Tags: majority | fight | regulations | defund | oppose

New GOP Majority to Fight Obama Regulations

By    |   Sunday, 30 Nov 2014 12:41 PM

Republicans plan to use their new congressional majority in January to fight what they view as President Barack Obama's policies of overregulation, The Hill reports.

But without the strength to override a presidential veto, the newly empowered GOP won't be able to do everything it wants.

"So long as we have this president the federal agencies can go around Congress," Republican Sen. Jim Inhofe of Oklahoma told The Hill. "But we can make it very, very difficult for them."

Inhofe is set to chair the Senate Environment and Public Works Committee. He is author of the book "The Greatest Hoax: How the Global Warming Conspiracy Threatens Your Future," and is expected to tackle regulations tied to Obama's climate change plan.

Inhofe has said he will use the Congressional Review Act to fight the Environmental Protection Agency's tighter ground-level ozone rules proposed last week. The CRA allows Congress to stop finalized regulations from going into effect.

House Speaker John Boehner called the "massive new regulation" a job killer. Manufacturers say it would cost them $270 billion in just the first year, The Hill reports.

"If implemented, it would also undercut our ability to use America’s energy boom to reset our country’s economic foundation, revitalize manufacturing, and put more Americans back to work," Boehner said.

But the CRA has been used successfully to block a regulation just once, The Hill reports. That was against a Labor Department rule on ergonomics in 2001.

"The challenge for Republicans is President Obama would have to sign a resolution disapproving of the rule his own agency put out. So you can see how that would basically never happen," Dan Bosch, manager of regulatory policy at the National Federation of Independent Businesses, told The Hill.
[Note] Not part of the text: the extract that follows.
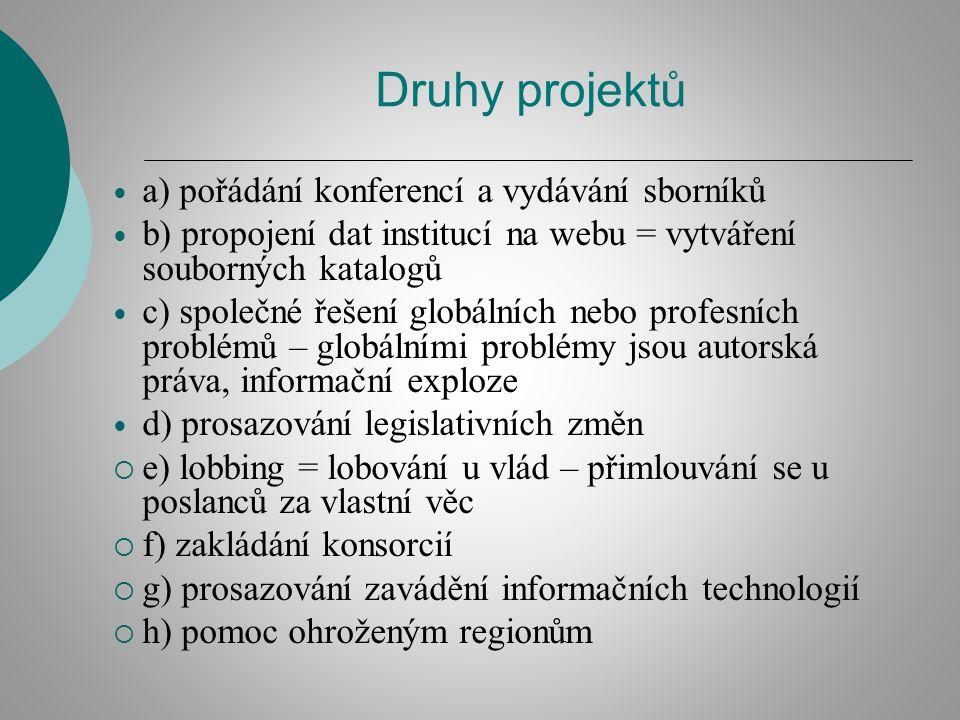 Druhy projektů a) pořádání konferencí a vydávání sborníků b) propojení dat institucí na webu = vytváření souborných katalogů c) společné řešení globál
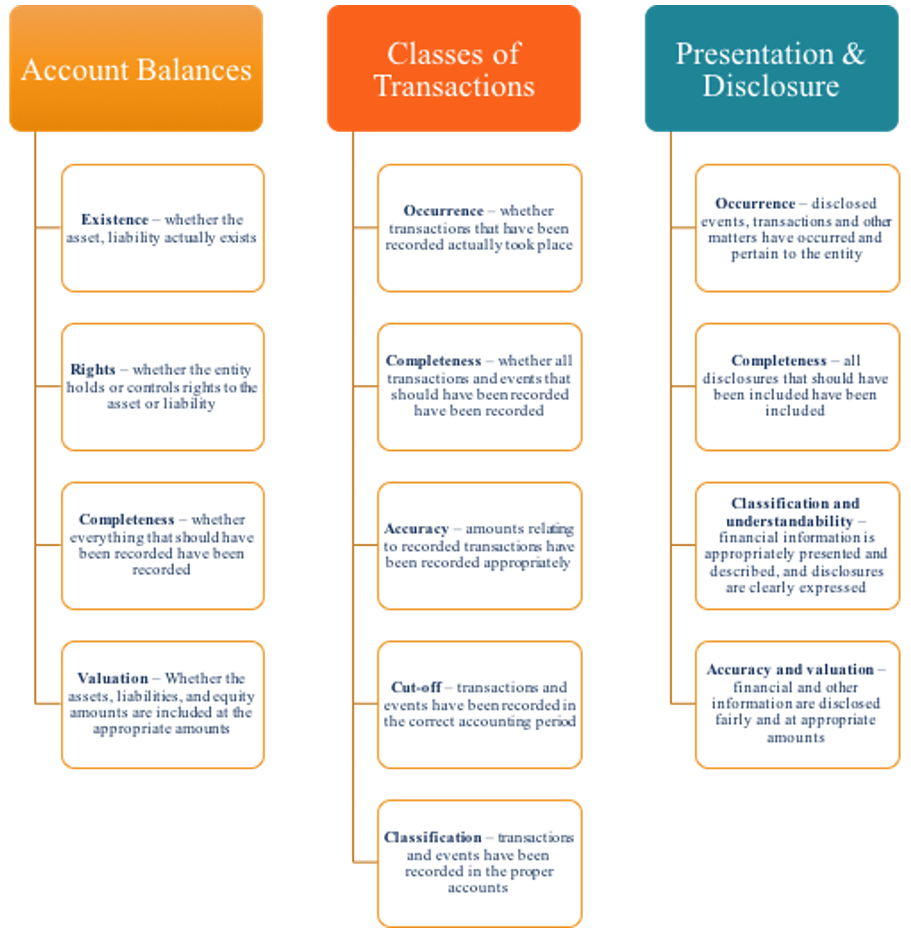 Audit Assertions - Guide of the Different Assertions in Auditing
Robert Weissman, president of Public Citizen, the consumer advocacy group founded by Ralph Nader, told The Hill that without power to stop a filibuster in the Senate or enough votes to override a presidential veto, Republicans are at a disadvantage.

He also said he doubts Republican fears are founded that Obama will flood the government with new regulations during his last two years. Obama's just-released agenda lists only 23 new regulations as opposed to 21 in the last term, Weissman noted.

The Daily Caller reports
it differently, saying that Obama's new federal Unified Agenda calls for 3,415 regulations, including 189 rules that would cost more than $100 million.

That's likely what has Republicans fired up.

Several anti-regulatory bills that passed the GOP-controlled House died in the Democratic-controlled Senate last term.

One of them is the Regulations from the Executive in Need of Scrutiny (REINS) Act, which would require Congress to approve any regulation before it could take effect. Critics say it would effectively stop any new regulation from ever taking effect.

Though unlikely to be signed by Obama, Republicans want to at least show that they took a stand against regulations.

But another method of fighting regulations the GOP opposes would be to simply not fund them. Congress holds the power of the purse and can often withhold funding from programs it doesn't like.

And with committee chairmanships in both houses of Congress, Republicans will have more power to shape regulations by putting political pressure on the Obama administration to change them.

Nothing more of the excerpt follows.